*Reading passage*:

Apparel sales are driven by economic conditions, demographic trends, and pricing. Fashion, while important for an individual company, plays a limited role in overall market demand. Sales of apparel at the retail level rose approximately 4.7% in 1998, according to NPD Group, Inc., a market research firm located in Port Washington, New York.
In 1998, Americans purchased approximately $215 billion of apparel and footwear. According to NPD Group Inc., approximately $177 billion was spent on clothing in 1998. The remaining $38 billion was used to purchase more than 1.1 billion pairs of shoes, based on data from Footwear Market Insights (FMI), a market research firm based in Nashville, TN. With the U.S. population at 270 million, this works out to roughly $800 a year per capita spent on apparel and footwear.
The apparel and footwear industries are highly competitive, and both have attempted to lower manufacturing costs by moving production to such places as Mexico, Central America, and Asia. As a result, employment levels for U.S. manufacturing industry employees fell to 713,000 in February 1999, according to the Department of Labor. This was down 10% from the year-earlier level and 52% from 1970. The number of domestic non-rubber footwear employees declined 15%, year to year, in 1998, and 86% since 1968, according to the Footwear Industries of America, an industry trade group based in Washington, D.C.

*Tasks to carry out*:
a: In the entries, rewrite the lines from the one with "Can you place" up to and including the one with "select_region(450, 242, 500, 333): tree →", changing "nearest" to "closest" and leaving everything else as it is.
b: Write the next paragraph of the passage on U.S. apparel and footwear sales, starting after its last sentence.
The entries that come next have no connection to the passage on apparel and footwear sales.

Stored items
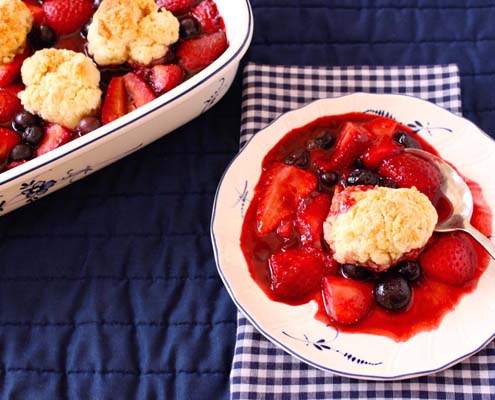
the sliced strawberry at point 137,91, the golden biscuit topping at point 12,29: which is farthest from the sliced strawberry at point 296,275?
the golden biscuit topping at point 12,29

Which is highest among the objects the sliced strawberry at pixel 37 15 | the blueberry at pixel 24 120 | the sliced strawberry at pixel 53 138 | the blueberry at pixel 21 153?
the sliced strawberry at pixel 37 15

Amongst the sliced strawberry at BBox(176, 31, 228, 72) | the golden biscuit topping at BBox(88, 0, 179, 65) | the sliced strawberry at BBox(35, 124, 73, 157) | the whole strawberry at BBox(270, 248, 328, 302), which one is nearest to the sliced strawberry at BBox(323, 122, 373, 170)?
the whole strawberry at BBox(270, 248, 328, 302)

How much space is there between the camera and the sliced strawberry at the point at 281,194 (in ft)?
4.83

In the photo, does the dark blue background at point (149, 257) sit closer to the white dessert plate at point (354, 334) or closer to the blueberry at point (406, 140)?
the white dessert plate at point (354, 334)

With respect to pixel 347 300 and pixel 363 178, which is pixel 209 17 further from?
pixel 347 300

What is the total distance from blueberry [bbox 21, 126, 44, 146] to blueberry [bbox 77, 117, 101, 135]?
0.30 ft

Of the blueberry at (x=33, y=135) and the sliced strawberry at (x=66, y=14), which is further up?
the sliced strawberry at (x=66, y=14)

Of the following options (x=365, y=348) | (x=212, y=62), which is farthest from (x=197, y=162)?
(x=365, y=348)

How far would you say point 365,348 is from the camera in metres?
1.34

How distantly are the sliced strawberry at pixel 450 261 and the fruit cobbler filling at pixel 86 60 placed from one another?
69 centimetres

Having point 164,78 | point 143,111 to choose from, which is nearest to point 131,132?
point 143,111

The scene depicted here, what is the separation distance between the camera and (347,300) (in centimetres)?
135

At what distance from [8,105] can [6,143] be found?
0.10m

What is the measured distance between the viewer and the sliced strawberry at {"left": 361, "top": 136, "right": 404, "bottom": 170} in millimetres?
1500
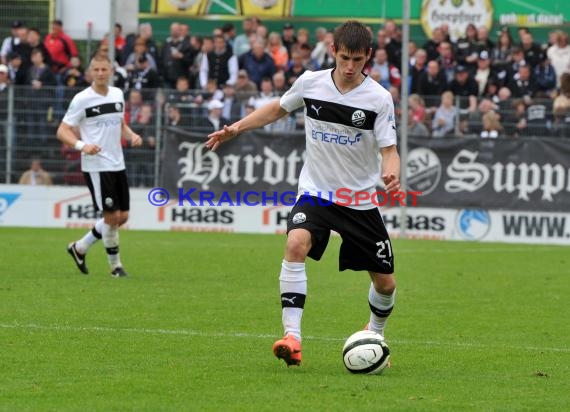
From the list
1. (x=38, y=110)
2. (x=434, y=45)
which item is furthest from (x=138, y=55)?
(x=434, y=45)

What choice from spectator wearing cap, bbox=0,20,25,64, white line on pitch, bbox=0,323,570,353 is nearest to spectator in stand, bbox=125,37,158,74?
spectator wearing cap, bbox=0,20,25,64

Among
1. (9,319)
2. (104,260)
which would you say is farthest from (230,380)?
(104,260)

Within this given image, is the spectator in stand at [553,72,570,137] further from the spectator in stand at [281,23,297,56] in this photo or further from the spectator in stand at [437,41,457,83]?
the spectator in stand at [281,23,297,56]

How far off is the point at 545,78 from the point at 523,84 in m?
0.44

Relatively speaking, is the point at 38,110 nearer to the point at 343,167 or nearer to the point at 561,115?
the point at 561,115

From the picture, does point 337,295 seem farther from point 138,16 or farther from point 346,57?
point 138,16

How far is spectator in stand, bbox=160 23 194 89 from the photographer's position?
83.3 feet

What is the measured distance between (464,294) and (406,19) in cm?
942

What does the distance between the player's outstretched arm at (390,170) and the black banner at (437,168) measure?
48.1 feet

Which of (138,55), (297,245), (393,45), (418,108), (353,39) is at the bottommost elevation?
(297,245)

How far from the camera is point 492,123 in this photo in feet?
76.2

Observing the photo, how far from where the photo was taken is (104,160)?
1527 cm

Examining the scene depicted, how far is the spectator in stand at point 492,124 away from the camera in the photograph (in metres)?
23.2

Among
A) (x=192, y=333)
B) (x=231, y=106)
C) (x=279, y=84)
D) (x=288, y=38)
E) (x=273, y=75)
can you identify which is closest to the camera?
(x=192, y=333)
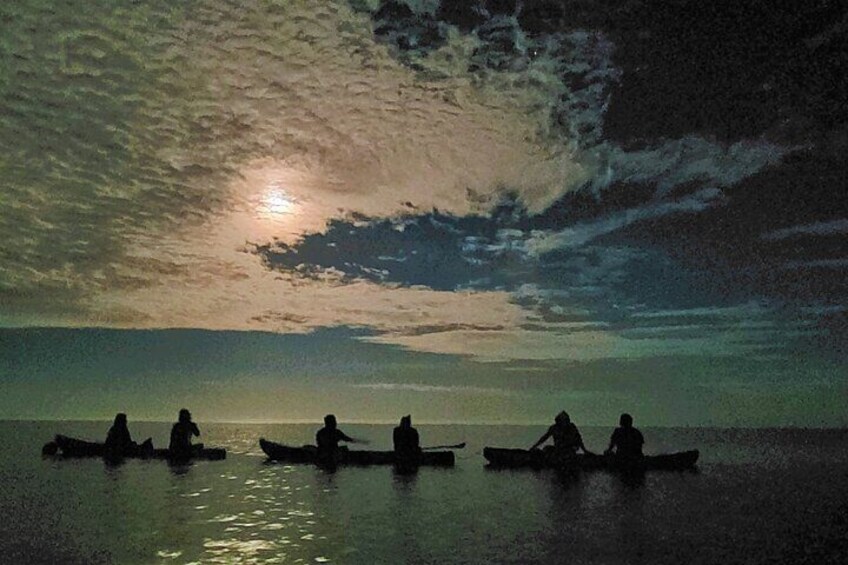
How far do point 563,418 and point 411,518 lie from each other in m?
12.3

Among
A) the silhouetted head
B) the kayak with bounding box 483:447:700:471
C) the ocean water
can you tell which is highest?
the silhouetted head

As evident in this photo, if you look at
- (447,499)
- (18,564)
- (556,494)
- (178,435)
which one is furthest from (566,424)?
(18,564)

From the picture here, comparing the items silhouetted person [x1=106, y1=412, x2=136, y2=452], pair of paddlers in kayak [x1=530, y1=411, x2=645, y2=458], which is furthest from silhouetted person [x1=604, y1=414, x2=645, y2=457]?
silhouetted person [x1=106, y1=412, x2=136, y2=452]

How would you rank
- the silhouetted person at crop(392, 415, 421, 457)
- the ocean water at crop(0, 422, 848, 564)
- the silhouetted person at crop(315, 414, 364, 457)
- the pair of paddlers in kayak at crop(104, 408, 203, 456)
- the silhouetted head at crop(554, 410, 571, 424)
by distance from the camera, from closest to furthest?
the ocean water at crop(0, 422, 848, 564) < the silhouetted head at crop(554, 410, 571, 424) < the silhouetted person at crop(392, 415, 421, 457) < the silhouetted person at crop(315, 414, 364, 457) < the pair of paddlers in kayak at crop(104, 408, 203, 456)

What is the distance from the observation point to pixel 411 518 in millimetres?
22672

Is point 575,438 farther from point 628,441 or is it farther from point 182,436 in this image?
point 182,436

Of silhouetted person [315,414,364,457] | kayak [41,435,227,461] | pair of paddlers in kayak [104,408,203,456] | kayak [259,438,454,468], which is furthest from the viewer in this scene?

---

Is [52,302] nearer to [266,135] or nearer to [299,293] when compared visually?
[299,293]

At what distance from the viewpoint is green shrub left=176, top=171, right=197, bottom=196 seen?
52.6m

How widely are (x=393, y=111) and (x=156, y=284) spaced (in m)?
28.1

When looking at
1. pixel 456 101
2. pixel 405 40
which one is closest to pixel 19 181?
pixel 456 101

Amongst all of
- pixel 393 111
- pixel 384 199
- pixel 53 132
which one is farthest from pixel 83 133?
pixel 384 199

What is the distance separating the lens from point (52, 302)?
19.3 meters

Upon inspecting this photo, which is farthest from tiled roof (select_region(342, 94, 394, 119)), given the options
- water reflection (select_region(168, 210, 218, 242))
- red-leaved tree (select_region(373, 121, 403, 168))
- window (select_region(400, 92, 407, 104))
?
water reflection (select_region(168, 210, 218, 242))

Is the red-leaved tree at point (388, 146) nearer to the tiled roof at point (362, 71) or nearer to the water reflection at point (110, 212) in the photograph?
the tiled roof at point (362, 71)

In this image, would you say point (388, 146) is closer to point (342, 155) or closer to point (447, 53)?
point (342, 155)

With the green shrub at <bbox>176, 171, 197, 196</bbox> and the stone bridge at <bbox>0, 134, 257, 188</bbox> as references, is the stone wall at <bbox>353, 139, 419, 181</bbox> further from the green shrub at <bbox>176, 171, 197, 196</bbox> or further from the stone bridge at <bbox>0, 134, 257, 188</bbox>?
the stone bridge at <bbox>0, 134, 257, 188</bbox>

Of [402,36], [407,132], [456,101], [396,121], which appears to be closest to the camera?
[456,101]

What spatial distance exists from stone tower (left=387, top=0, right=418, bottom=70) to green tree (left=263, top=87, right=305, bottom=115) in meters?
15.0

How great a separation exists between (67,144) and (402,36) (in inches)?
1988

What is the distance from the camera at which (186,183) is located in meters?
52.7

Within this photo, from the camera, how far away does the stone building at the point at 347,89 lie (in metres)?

---

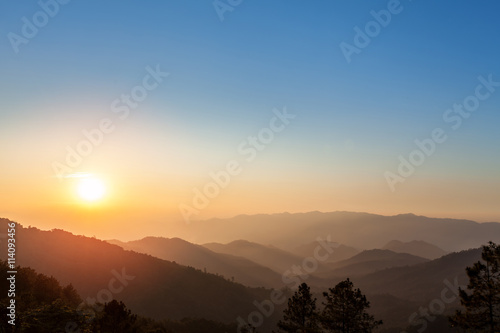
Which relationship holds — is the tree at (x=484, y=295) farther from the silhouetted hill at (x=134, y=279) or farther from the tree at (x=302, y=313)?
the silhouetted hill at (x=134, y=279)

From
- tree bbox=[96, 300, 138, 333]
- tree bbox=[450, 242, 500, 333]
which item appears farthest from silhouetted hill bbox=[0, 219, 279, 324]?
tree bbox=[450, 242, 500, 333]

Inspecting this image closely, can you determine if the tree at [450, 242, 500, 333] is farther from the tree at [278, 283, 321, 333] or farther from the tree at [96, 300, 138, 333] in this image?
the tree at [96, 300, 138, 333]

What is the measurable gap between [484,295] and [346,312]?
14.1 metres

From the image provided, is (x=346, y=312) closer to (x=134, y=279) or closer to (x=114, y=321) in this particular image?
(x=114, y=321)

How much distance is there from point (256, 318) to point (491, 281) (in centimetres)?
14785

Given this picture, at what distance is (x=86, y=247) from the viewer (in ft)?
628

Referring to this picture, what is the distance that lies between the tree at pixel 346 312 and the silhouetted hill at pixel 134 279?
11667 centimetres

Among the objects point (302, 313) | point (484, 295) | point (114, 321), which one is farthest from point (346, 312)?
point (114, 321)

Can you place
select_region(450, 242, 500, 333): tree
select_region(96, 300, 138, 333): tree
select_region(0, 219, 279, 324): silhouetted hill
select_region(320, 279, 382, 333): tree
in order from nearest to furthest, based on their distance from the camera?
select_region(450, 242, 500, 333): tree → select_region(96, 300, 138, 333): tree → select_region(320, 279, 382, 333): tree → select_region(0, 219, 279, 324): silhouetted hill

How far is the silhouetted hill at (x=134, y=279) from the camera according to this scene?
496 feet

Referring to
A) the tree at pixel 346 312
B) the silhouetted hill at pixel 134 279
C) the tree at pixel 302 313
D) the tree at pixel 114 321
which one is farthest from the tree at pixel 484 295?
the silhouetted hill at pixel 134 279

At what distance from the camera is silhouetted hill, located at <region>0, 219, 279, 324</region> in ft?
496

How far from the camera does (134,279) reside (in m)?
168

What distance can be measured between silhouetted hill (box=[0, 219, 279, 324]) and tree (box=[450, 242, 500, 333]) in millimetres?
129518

*Responses per task*:
a:
Can you place
select_region(450, 242, 500, 333): tree
select_region(96, 300, 138, 333): tree
select_region(0, 219, 279, 324): silhouetted hill
select_region(320, 279, 382, 333): tree
in order from closest to furthest, based on their distance from the camera?
select_region(450, 242, 500, 333): tree → select_region(96, 300, 138, 333): tree → select_region(320, 279, 382, 333): tree → select_region(0, 219, 279, 324): silhouetted hill

b:
The Apparel Industry
The U.S. apparel industry is large, mature, and highly fragmented. Apparel sold in the United States is produced both domestically and in foreign locations. According to estimates from the American Apparel Manufacturers Association (AAMA), an industry trade group based in Arlington, Virginia, the dollar value of domestic apparel production was $39 billion at the wholesale level in 1997 (latest available), which was less than the $46 billion (U.S. wholesale value) of goods imported into the United States. In addition, $15 billion of goods were produced in both the United States and other countries.
The U.S. apparel market can be divided into two tiers: national brands and other apparel. National brands are produced by approximately 20 sizable companies and currently account for some 30% of all U.S. wholesale apparel sales. The second tier, accounting for 70% of all apparel distributed, comprises small brands and store (or private-label) goods.
Apparel is sold at a variety of retail outlets. Based on data from NPD Group, discount stores, off-price retailers, and factory outlets accounted for 30% of 1998 apparel sales, while specialty stores and department stores accounted for 22% and 18%, respectively. Another 17% were sold at major chains, and direct mail/catalogs accounted for 6%. The remaining 7% of apparel sales occurred through other means of distribution.
The company plans to target males between the ages of 20 and 40 with a combined household income of more than $40,000. Within this group, there are no color barriers, and customers have diverse backgrounds. The New Look customer is a versatile man who can fit into any environment and is willing to pay a high price for quality clothing.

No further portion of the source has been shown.